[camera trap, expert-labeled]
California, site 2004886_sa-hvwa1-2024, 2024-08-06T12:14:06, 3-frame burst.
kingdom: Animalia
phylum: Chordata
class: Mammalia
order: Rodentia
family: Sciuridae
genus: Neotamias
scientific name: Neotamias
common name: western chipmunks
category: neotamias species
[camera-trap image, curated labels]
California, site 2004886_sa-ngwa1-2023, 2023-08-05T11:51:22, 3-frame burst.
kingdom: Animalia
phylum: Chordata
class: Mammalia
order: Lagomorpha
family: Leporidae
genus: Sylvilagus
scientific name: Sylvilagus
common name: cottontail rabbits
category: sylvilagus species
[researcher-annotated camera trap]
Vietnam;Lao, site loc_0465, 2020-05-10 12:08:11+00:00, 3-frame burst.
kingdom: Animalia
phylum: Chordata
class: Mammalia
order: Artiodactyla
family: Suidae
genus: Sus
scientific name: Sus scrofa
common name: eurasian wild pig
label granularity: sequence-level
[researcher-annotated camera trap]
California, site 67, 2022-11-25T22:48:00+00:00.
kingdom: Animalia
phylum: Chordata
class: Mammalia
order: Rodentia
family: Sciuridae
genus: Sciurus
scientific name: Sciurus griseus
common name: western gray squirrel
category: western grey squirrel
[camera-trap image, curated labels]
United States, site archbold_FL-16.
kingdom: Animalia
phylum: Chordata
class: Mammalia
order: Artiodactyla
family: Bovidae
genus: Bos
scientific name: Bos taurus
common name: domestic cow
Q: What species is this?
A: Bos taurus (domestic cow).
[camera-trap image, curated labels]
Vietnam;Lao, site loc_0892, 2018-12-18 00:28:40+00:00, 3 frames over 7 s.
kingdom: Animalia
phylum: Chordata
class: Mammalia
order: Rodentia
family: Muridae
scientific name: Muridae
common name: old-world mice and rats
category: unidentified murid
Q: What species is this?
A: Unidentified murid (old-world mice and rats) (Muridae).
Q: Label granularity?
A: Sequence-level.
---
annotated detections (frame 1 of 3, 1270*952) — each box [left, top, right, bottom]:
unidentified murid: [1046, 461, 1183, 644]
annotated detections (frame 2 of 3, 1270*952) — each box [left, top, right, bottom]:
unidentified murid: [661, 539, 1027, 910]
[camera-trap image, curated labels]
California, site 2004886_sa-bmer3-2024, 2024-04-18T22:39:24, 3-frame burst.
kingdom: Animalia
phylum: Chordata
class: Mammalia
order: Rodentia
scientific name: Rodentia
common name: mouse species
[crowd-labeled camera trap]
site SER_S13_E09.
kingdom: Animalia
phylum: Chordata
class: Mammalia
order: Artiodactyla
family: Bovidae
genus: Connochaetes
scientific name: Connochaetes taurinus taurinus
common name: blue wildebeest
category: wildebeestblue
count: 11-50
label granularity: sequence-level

------------------------------------

● **What to do**
Scan the listing for "labeled" and copy out each line that has it.

● **Exercise result**
[camera trap, expert-labeled]
[crowd-labeled camera trap]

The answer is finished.